Goal: Copy out all of the lines below word for word, leaving nothing out and changing nothing.

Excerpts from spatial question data

==============================

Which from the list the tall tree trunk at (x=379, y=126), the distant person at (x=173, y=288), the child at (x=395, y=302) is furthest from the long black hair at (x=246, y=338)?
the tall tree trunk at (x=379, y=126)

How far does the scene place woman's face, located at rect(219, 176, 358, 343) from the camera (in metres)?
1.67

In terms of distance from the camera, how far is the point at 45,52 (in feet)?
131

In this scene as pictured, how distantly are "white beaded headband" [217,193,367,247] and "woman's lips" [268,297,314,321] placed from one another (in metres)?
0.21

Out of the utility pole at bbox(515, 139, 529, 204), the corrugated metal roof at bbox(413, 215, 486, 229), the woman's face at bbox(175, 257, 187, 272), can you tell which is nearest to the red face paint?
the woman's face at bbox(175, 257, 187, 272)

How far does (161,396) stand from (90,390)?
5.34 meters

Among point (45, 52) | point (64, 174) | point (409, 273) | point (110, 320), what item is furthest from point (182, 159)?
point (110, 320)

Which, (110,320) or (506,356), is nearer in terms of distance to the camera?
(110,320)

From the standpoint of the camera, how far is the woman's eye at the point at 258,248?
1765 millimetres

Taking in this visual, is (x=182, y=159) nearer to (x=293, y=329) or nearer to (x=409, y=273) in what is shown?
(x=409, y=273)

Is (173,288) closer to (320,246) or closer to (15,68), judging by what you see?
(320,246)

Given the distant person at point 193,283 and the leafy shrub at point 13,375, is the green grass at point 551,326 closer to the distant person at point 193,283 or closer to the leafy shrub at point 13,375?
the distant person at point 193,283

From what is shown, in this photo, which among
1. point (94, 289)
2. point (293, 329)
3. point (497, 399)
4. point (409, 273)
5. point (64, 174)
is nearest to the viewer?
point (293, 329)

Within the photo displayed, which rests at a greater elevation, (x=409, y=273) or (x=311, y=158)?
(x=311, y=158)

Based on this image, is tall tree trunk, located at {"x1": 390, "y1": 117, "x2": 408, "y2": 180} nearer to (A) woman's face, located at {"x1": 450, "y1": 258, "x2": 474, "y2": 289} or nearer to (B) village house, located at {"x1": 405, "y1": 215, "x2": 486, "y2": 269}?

==============================

Task answer:
Which from the list the tall tree trunk at (x=379, y=126), the distant person at (x=173, y=288), the child at (x=395, y=302) is furthest from the long black hair at (x=246, y=338)?
the tall tree trunk at (x=379, y=126)

How far does the scene place woman's face, located at rect(219, 176, 358, 343) from the camera (in metres)?
1.67

In terms of distance from the camera, how far is the point at 45,52 (in feet)?
131

In this scene as pictured, how distantly are "white beaded headband" [217,193,367,247] and "woman's lips" [268,297,314,321] placed from one another (in metres)?
0.21

Out of the utility pole at bbox(515, 139, 529, 204), the corrugated metal roof at bbox(413, 215, 486, 229), the woman's face at bbox(175, 257, 187, 272), can you tell which is nearest to the red face paint?
the woman's face at bbox(175, 257, 187, 272)

How far does (161,396) stand from (90,390)?
5.34 meters

Among point (45, 52) | point (64, 174) | point (409, 273) | point (110, 320), what item is furthest from point (182, 159)?
point (110, 320)

Which, (110,320) or (506,356), is nearer in terms of distance to the camera?
(110,320)

From the standpoint of the camera, how far is the woman's eye at the point at 258,248?
1765 millimetres

Taking in this visual, is (x=182, y=159) nearer to (x=293, y=329) or nearer to (x=409, y=273) in what is shown?
(x=409, y=273)

Is (173,288) closer to (320,246) or closer to (15,68), judging by what you see?
(320,246)

Given the distant person at point 193,283 and the leafy shrub at point 13,375, is the green grass at point 551,326 closer to the distant person at point 193,283 or closer to the leafy shrub at point 13,375?
the distant person at point 193,283

From what is shown, in this photo, which among
1. point (94, 289)
2. point (293, 329)
3. point (497, 399)
4. point (409, 273)
5. point (64, 174)
is nearest to the viewer?
point (293, 329)

Within the photo displayed, which rests at a greater elevation, (x=409, y=273) or (x=311, y=158)?
(x=311, y=158)

Based on this image, is tall tree trunk, located at {"x1": 390, "y1": 117, "x2": 408, "y2": 180} nearer to (A) woman's face, located at {"x1": 450, "y1": 258, "x2": 474, "y2": 289} or nearer to (B) village house, located at {"x1": 405, "y1": 215, "x2": 486, "y2": 269}?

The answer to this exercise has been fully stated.